Your tasks
(A) In the passage on the electricity company's finances, how was the capital required to establish, build and operate the business raised?
(B) Render this sentence from the passage on the electricity company's finances in French: "Profits were made through the sale of electricity which provided an income for the company and its shareholders."
(C) Write the next part of the passage on the electricity company's finances and expansion, picking up after its final sentence.

Passage shown
•••

End use of electricity, 1919–1936, MWh
| Use, MWh | Year |  |  |  |  |
| 1919 | 1921 | 1922 | 1923 | 1936 |
| Public lighting | 99 | 276 | 196 | 112 | 4,960 |
| Domestic supply | 38,243 | 14,026 | 13,177 | 15,748 | 200,338 |
| Power and heat |  | 29,670 | 31,562 | 34,750 | 194,561 |
| Traction | 4,146 | 0 | 0 | 0 | 66,912 |
| Bulk supply |  | 5,580 | 6,285 | 7,633 | 567,837 |
| Total | 42,488 | 49,553 | 51,220 | 58,242 | 1,034,606 |

=== Financial statistics ===
The capital required to establish, build and operate the business was raised through the offer of shares. Capital expenditure was needed for the purchase of land, buildings, machinery, mains, transformers, meters, electrical instruments, legal costs, fixtures and furniture at the stations. The capital expenditure in 1896 and 1897, associated with the commissioning of the power stations at City Road and Wandsworth, amounted to:

Capital expenditure, 1896–97
| Year | 1896 | 1897 |
|---|---|---|
| City Road | £155,596 | £214,257 |
| Wandsworth | £117,126 | £196,543 |

Profits were made through the sale of electricity which provided an income for the company and its shareholders. An example of the sums involved is shown in the table.

Sales revenue, working cost and profit, 1897–1923
| Year | Revenue from electricity sales | Working cost of generation | Excess of revenue over expenditure |
|---|---|---|---|
| 1897 (City Road) | £7,141 | £4,176 | £2,965 |
| 1897 (Wandsworth) | £3,328 | £2,047 | £1,281 |
| 1912 | £216,665 | £87,954 | £117,145 |
| 1919 | £543,284 | £301,603 | £235,174 |
| 1922 | £723,226 | £402,817 | £340,428 |
| 1923 | £835,348 | £358,122 | £502,937 |
| 1936 | £3,602,230 | £2,421,204 | £1,181,026 |

Shareholders dividends were paid throughout the operational life of the company. Dividends expressed as a percentage of the total capital raised in a given year were as shown, together with the average dividends paid by the London company electricity undertakings.

County of London Company shareholder dividends 1895-1919
| Year | 1895 | 1896 | 1897 | 1898 | 1899 | 1900 | 1901 | 1902 | 1903 | 1904 | 1905 | 1906 | 1907 |
|---|---|---|---|---|---|---|---|---|---|---|---|---|---|
| Dividend % | 0 | 0.59 | 1.11 | 1.46 | 3.10 | 4.48 | 4.77 | 4.83 | 4.75 | 4.69 | 4.98 | 5.00 | 5.00 |
| Average dividend % | 4.01 | 4.66 | 5.54 | 5.10 | 5.15 | 4.60 | 5.29 | 5.55 | 5.51 | 5.79 | 5.65 | 5.40 | 5.14 |
| Year | 1908 | 1909 | 1910 | 1911 | 1912 | 1913 | 1914 | 1915 | 1916 | 1917 | 1918 | 1919 |  |
| Dividend % | 5.05 | 5.11 | 5.05 | 5.28 | 5.34 | 5.57 | 5.64 | 5.63 | 5.63 | 5.63 | 5.82 | 6.00 |  |
| Average dividend % | 5.12 | 5.07 | 5.07 | 5.11 | 5.18 | 5.33 | 5.10 | 4.87 | 4.68 | 5.32 | 4.96 | 5.76 |  |

=== Expansion ===
The company expanded its operations, particularly in East London and into south Essex and Kent.

•••

Provided data
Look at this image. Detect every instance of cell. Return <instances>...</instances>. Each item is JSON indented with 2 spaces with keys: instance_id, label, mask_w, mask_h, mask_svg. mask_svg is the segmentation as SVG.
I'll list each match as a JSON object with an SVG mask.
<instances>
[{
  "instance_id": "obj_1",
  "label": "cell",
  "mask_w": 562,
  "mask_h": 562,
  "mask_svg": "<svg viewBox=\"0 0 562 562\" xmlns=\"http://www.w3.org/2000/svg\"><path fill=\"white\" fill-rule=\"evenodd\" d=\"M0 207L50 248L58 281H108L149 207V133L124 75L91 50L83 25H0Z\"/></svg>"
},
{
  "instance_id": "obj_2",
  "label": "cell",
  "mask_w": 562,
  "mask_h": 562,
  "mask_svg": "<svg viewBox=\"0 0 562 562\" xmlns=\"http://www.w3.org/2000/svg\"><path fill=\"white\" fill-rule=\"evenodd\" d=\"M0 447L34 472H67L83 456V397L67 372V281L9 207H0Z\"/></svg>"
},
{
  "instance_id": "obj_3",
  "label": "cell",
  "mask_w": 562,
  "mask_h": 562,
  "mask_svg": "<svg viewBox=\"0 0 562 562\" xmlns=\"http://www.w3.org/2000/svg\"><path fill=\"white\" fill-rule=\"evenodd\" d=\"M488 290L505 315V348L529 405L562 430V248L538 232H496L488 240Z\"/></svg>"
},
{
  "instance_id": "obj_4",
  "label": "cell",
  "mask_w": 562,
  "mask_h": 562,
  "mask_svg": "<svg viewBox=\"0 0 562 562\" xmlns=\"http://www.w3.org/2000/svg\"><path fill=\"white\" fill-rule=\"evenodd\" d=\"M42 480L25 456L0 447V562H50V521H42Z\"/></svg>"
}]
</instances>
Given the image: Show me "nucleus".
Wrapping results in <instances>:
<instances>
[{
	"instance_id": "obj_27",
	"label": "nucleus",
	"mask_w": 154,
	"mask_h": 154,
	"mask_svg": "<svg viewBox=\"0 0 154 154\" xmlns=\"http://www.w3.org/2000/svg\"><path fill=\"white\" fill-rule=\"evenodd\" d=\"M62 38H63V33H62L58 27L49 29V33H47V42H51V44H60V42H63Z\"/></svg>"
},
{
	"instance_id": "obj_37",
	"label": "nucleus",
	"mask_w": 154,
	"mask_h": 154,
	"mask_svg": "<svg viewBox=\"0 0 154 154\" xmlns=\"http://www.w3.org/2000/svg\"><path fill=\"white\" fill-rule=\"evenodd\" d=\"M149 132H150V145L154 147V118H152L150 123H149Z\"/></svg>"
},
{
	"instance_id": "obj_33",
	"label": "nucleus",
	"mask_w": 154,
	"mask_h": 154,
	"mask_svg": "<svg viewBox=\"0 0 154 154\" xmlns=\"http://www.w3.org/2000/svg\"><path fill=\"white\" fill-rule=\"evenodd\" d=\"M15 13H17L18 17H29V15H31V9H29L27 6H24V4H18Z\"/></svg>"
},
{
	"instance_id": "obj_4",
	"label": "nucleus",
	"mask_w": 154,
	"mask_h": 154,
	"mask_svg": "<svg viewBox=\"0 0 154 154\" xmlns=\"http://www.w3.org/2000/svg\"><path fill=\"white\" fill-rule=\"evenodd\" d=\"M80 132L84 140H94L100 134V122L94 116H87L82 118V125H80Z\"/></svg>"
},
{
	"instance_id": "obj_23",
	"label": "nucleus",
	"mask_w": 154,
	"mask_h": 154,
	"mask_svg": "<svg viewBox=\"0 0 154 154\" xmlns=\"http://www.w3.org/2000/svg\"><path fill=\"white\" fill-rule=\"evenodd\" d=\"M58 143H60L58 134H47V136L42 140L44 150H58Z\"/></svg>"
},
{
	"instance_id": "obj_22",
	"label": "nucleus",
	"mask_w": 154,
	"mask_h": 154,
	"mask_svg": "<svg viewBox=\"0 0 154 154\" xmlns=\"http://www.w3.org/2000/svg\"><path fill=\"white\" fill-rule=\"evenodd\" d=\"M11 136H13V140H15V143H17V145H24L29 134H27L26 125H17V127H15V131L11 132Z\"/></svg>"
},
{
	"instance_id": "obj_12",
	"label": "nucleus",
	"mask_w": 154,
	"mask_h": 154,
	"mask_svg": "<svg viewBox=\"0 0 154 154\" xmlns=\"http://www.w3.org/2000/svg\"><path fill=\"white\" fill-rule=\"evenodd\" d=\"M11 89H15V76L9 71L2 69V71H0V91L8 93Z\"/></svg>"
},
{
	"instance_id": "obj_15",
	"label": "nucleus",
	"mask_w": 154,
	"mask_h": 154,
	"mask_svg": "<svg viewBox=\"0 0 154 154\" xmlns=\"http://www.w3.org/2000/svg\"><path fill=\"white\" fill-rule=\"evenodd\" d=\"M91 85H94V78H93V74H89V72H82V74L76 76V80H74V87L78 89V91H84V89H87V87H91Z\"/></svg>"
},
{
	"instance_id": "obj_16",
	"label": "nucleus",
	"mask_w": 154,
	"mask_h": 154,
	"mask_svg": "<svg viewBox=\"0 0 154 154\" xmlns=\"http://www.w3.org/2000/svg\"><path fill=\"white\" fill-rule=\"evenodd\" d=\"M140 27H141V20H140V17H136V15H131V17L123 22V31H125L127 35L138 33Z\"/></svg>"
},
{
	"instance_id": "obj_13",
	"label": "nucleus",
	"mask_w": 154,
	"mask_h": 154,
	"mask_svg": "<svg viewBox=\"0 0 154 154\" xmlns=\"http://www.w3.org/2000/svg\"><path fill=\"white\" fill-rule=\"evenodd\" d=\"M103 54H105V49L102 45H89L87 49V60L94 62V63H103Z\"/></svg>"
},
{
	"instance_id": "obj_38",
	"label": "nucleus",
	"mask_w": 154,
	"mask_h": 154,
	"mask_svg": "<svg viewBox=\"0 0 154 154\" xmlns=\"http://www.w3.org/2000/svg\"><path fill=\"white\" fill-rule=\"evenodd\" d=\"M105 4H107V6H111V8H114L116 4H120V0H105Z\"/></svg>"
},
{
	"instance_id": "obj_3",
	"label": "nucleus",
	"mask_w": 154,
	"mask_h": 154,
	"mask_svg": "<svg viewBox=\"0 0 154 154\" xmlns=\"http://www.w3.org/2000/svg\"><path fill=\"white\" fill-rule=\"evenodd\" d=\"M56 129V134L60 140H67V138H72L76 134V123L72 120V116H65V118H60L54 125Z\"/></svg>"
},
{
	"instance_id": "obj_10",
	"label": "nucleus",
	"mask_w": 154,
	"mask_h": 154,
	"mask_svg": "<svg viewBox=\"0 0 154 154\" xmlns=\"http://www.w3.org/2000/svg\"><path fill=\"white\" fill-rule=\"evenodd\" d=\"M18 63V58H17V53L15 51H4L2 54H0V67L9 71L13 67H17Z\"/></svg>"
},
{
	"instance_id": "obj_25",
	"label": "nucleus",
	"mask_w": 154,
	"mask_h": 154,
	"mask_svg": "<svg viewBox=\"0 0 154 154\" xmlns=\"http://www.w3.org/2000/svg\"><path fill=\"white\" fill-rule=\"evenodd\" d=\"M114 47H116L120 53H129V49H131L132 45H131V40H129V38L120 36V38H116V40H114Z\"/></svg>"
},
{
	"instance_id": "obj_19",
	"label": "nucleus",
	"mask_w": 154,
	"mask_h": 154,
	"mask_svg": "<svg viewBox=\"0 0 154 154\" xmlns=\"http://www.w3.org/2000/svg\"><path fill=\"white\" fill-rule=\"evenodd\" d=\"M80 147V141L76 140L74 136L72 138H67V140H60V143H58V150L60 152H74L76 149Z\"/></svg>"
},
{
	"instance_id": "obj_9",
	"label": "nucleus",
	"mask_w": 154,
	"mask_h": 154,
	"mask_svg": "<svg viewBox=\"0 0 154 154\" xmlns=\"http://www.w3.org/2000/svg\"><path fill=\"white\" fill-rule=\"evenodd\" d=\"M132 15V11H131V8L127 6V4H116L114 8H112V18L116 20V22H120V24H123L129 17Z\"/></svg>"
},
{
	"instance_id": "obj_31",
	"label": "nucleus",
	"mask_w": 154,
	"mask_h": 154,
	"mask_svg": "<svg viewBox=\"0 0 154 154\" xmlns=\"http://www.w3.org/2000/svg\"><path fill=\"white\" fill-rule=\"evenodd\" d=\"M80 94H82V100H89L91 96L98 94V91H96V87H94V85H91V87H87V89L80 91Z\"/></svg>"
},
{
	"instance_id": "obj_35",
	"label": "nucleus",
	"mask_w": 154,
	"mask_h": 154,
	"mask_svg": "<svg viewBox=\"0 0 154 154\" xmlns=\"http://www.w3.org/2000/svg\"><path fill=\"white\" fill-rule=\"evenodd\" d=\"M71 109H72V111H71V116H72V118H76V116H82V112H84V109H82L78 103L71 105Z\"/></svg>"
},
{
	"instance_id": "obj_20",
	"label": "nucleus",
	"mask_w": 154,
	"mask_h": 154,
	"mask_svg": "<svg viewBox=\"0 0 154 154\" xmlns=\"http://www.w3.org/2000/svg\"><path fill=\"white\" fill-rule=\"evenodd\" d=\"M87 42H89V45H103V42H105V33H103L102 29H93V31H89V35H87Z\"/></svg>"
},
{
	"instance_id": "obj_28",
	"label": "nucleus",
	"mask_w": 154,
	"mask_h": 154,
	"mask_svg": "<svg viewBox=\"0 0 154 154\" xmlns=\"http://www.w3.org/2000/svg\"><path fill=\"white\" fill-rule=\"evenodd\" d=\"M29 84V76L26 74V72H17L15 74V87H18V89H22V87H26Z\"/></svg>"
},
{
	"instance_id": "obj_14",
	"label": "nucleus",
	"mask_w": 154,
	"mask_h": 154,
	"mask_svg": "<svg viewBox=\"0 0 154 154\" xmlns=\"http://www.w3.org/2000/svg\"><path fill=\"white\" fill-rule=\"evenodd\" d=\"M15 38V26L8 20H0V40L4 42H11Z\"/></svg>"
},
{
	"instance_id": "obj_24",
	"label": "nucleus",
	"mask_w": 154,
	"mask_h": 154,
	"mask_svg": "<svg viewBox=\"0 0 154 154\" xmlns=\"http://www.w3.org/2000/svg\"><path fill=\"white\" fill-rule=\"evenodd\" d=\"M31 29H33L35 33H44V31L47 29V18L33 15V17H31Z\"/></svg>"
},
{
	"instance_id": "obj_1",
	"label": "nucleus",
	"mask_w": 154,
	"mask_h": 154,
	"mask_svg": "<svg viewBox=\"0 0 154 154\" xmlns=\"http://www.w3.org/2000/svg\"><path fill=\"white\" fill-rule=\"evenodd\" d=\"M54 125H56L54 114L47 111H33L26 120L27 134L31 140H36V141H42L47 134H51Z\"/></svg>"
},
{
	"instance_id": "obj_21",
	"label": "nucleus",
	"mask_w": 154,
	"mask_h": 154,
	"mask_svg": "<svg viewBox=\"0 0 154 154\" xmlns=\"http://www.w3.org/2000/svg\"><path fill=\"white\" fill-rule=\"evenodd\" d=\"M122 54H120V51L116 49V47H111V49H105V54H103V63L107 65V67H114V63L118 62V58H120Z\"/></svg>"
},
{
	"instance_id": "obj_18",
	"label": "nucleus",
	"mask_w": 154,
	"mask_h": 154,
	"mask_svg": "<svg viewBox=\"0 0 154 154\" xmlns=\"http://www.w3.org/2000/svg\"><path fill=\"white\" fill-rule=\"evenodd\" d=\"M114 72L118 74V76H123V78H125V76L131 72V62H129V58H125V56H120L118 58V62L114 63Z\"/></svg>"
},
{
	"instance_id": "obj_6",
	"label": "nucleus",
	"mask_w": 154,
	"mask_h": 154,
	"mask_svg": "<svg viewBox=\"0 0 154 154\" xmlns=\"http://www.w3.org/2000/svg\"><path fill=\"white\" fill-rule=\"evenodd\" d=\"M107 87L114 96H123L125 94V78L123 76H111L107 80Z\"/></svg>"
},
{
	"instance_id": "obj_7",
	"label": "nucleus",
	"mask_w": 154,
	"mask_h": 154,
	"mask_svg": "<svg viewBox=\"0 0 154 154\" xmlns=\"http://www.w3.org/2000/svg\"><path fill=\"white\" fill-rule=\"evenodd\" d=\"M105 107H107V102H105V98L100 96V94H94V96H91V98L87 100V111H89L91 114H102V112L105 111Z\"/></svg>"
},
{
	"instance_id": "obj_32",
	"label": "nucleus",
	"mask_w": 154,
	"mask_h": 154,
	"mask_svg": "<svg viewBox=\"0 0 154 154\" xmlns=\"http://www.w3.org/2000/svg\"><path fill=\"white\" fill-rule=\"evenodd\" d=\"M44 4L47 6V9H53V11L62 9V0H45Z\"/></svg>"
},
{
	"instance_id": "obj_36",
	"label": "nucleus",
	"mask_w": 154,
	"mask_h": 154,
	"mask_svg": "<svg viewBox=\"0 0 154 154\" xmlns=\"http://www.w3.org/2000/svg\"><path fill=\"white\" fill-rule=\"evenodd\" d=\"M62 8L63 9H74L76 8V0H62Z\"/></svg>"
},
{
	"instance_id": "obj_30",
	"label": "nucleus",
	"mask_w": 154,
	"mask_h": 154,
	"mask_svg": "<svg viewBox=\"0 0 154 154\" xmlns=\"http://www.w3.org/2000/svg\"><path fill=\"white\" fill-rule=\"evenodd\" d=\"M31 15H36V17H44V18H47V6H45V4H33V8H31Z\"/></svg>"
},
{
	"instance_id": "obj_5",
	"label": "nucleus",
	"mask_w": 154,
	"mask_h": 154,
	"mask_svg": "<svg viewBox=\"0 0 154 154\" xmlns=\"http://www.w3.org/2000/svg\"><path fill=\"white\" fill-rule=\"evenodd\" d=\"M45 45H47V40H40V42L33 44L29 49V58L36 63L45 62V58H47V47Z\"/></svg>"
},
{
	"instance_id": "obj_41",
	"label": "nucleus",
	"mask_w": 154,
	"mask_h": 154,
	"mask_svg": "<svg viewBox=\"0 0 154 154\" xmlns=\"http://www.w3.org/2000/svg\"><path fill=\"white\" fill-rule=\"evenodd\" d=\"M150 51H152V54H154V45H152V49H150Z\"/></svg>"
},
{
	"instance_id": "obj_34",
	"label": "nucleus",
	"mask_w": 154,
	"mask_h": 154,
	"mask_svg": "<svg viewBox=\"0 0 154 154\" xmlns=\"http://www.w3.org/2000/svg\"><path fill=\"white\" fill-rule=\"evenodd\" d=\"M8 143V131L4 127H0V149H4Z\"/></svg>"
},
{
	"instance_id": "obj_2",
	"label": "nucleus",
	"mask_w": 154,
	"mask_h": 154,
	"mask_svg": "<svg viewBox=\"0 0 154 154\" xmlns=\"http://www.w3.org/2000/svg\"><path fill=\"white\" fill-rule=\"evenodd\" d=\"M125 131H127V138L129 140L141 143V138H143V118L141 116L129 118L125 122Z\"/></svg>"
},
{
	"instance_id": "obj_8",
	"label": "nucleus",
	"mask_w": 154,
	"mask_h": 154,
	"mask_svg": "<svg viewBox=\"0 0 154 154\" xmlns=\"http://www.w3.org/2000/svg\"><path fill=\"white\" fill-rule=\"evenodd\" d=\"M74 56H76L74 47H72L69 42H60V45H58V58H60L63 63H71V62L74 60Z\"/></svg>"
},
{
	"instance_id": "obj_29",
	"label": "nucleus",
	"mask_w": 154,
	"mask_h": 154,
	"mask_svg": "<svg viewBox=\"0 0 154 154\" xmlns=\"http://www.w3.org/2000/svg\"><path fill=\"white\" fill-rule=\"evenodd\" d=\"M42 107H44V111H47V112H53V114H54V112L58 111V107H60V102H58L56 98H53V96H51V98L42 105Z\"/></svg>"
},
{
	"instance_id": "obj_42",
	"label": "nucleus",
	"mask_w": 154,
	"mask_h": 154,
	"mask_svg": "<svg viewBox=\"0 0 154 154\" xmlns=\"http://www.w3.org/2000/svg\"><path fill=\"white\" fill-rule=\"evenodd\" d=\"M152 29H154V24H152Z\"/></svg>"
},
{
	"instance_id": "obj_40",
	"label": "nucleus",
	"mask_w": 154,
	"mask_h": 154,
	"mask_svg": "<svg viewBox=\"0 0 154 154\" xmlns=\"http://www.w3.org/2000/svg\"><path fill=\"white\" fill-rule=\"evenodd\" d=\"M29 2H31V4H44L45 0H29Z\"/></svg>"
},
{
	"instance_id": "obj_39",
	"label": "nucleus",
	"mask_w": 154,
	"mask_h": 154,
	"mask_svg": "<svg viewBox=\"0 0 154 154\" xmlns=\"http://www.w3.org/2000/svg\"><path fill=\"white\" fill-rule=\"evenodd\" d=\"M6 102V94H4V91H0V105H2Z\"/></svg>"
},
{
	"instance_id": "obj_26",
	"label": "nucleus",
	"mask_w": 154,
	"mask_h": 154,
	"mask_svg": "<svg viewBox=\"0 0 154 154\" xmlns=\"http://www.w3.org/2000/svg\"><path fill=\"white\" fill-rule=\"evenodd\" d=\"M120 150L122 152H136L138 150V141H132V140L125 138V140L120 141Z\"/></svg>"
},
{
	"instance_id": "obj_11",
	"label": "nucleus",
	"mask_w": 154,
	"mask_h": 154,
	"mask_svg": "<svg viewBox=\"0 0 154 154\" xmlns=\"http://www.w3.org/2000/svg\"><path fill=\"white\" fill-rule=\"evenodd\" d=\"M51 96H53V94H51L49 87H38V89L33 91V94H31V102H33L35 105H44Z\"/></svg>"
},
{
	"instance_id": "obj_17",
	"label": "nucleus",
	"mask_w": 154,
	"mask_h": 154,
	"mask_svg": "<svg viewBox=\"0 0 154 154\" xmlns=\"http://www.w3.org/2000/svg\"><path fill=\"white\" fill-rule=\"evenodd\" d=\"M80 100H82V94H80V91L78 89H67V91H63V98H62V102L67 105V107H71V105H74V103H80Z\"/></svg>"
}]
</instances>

•••

Expected results
(A) Through the offer of shares.

(B) Des bénéfices étaient réalisés grâce à la vente d'électricité, qui procurait un revenu à la société et à ses actionnaires.

(C)
By 1913 the County of London Company was supplying the metropolitan boroughs of Bermondsey, Camberwell, Finsbury, Holborn, Lambeth, Southwark and Wandsworth; the urban districts of Merton and Morden, Romford, and Tilbury; and the rural districts of Croydon, Orsett and Tilbury.

To meet the requirements of the expanded supply area, capital expenditure on new plant and equipment was required, as shown on the table below.

Capital expenditure, 1907–1919.
| Year | 1907 | 1908 | 1909 | 1910 | 1911 | 1912 |
|---|---|---|---|---|---|---|
| Capital expenditure | £50,926 | £84,215 | £64,667 | £71,135 | £62,897 | £95,723 |
| Year | 1914 | 1915 | 1916 | 1917 | 1918 | 1919 |
| Capital expenditure | £167,680 | £78,848 | £53,022 | £63,616 | £88,398 | £149,116 |

Electricity supplies to further areas continued. By 1937 the company was supplying electricity additionally to: the metropolitan boroughs of Barking, Beddington and Wallington, Dagenham, Mitcham, Reigate, Sutton and Cheam and Wimbledon; the urban districts of Banstead, Billericay, Brentwood, Carshalton, Caterham and Warlingham, Hornchurch, Thurrock, Wanstead and Woodford; and the rural districts of Epping, and Godstone.

The company supplied users such as the South Metropolitan Electric Tramways and Lighting Company (from 1916, supplying 2,021.0 MWh in 1919); the South London Electric Supply Corporation (from 1917, supplying 5,340.4 MWh in 1923).

Between 1918 and 1936 the company acquired 14 other electricity companies. It was able to consolidate development over a large area of south east England through its Kent Power Company subsidiary.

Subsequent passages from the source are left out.